> [Extrait proposé]
=======
Au-delà de la certification délivrée par une structure de contrôle agréée, la bonne conservation et l’observation de bonnes pratiques culturales sont les gages d’un bon rendement
Samedi 2 janvier. Un vent glacial matinal souffle sur le marché de Sabalibougou, en Commune V. Quelques Sotrama roulent tel un cortège funèbre. Une grande partie du goudron traversant ce haut lieu de commerce est fortement abîmée. Les eaux usées déversées forment des flaques d’eau par endroits. Le marché grouille de monde. Fruits et légumes frais en tout genre étalés à perte de vue de part et d’autre du bitume. Ménagères, femmes travailleuses (elles achètent la provision de la semaine) et vendeuses au détail semblent avoir l’embarras du choix. Même décor les soirs au marché Wonida, à l’entrée du Grand marché, en Commune II.
Cette abondance de produits frais sur les marchés de Bamako semble être à la hauteur de l’intérêt que les Bamakois et autres habitants de la périphérie nourrissent pour l’agriculture, notamment le maraîchage. Aussi en période de contre saison, cette activité est la principale source de revenus pour les paysans en milieu rural et urbain. Mais de plus en plus de producteurs déplorent une baisse de la productivité de certaines variétés due à la qualité des semences utilisées. Qu’en est-il réellement ?
=======
> [Consignes]
- A) D'après le texte sur le maraîchage à Bamako, dans quelle commune se trouve le marché de Sabalibougou ?
- B) Recopiez un passage du texte sur le maraîchage à Bamako en commençant aux mots « Au-delà de la » et en vous arrêtant après « en Commune II. ».
- C) Reprenez le texte sur le maraîchage à Bamako à la suite de sa dernière phrase.

(Entrées tirées d'une collection)
=======
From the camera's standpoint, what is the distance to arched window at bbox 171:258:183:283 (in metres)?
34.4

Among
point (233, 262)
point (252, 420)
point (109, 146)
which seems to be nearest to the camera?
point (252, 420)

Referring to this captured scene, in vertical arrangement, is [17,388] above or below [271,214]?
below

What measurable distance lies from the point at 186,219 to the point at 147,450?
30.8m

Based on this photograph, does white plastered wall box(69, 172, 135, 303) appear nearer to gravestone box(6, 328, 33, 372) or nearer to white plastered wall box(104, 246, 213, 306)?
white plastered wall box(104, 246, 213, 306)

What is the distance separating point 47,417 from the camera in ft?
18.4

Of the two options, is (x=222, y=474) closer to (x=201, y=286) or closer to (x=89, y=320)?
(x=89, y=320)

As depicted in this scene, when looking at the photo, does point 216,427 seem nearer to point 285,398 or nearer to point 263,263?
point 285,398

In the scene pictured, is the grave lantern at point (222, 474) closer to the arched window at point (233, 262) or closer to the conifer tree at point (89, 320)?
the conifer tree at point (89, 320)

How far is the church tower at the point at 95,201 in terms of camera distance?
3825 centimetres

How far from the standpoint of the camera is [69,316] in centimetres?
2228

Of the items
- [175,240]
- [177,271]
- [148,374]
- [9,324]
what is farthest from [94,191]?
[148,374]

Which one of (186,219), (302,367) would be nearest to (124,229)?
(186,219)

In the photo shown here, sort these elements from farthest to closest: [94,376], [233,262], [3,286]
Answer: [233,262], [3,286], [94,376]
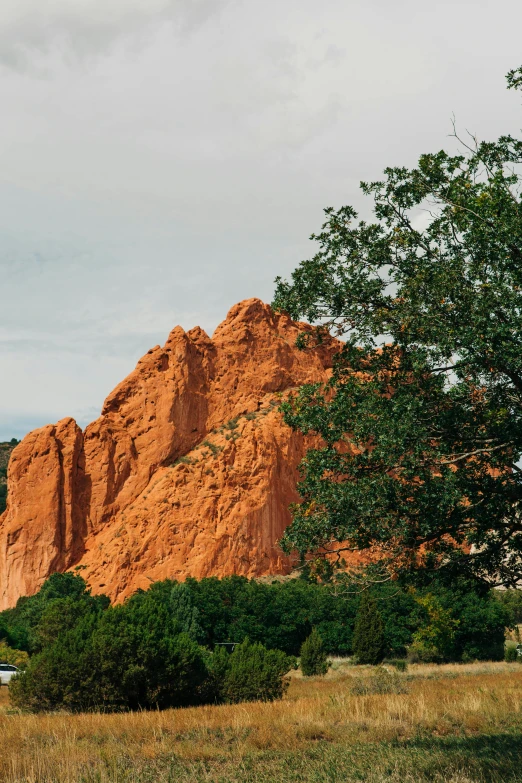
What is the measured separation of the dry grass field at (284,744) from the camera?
383 inches

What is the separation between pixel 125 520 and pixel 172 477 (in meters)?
7.16

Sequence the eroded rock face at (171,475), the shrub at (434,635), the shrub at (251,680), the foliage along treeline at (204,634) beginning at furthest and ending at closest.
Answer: the eroded rock face at (171,475)
the shrub at (434,635)
the shrub at (251,680)
the foliage along treeline at (204,634)

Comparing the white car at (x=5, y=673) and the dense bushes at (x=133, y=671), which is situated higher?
the dense bushes at (x=133, y=671)

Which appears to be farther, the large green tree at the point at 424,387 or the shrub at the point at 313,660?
the shrub at the point at 313,660

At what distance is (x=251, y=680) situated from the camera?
21.1 m

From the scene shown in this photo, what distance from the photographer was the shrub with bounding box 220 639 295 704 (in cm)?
2088

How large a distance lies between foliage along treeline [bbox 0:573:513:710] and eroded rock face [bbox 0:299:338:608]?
875 cm

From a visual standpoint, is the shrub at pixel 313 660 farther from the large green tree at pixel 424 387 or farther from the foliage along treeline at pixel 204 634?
the large green tree at pixel 424 387

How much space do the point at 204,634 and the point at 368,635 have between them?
44.7 ft

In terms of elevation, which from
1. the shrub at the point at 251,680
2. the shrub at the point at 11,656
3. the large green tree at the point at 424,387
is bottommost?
the shrub at the point at 11,656

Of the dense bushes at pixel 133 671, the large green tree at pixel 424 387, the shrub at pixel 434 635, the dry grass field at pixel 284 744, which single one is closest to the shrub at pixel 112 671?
the dense bushes at pixel 133 671

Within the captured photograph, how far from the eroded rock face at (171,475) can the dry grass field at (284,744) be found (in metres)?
54.5

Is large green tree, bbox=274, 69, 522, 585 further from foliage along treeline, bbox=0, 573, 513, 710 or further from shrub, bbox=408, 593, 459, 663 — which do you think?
shrub, bbox=408, 593, 459, 663

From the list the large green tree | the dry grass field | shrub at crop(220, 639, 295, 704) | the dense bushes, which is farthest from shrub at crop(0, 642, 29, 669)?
the large green tree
=======
> [Corrigé]
- A) Il se trouve en Commune V.

- B)
Au-delà de la certification délivrée par une structure de contrôle agréée, la bonne conservation et l’observation de bonnes pratiques culturales sont les gages d’un bon rendement
Samedi 2 janvier. Un vent glacial matinal souffle sur le marché de Sabalibougou, en Commune V. Quelques Sotrama roulent tel un cortège funèbre. Une grande partie du goudron traversant ce haut lieu de commerce est fortement abîmée. Les eaux usées déversées forment des flaques d’eau par endroits. Le marché grouille de monde. Fruits et légumes frais en tout genre étalés à perte de vue de part et d’autre du bitume. Ménagères, femmes travailleuses (elles achètent la provision de la semaine) et vendeuses au détail semblent avoir l’embarras du choix. Même décor les soirs au marché Wonida, à l’entrée du Grand marché, en Commune II.

- C)
La réponse est diversement appréciée par les acteurs. Ils conviennent tous sur la nécessité de renforcer les moyens de conservation, de l’utilisation des semences certifiées et de l’amélioration de la qualité des semences locales. Le secrétaire général des revendeurs d’intrants agricoles de Bamako est assis à son magasin de vente de semences et de produits phytosanitaires. Ousmane Sylla vend les variétés Sogeba et Green Seeds. Interrogé, il précise : «Les gombos longs et courts sont actuellement prisés par les producteurs.» D’autres variétés de semences comme les oignons, les carottes, les gombos, les aubergines, les betteraves et les papayes le sont également recherchées, selon le commerçant.
Toutefois, le choix de la variété dépend des localités. Les jardiniers de Baguinéda achètent les différentes variétés de tomates en cette période de maraîchage. Les clients de Bamako préfèrent les semences de carottes, de salade et de piment, relève Ousmane Sylla, précisant que les semences importées (hybrides ou non) sont très prisées, toutes variétés confondues. «Les semences importées sont chères comparées aux locales. Cela s’explique par la mise en bouteille et la bonne conservation. Elles ont un taux de germination de près de 80%. Elles sont garanties et certifiées par le laboratoire de semences. En cas de problème de germination, leurs représentants sont localisés. Nous avons la possibilité de faire retourner les produits et nous faire rembourser», explique Ousmane Sylla.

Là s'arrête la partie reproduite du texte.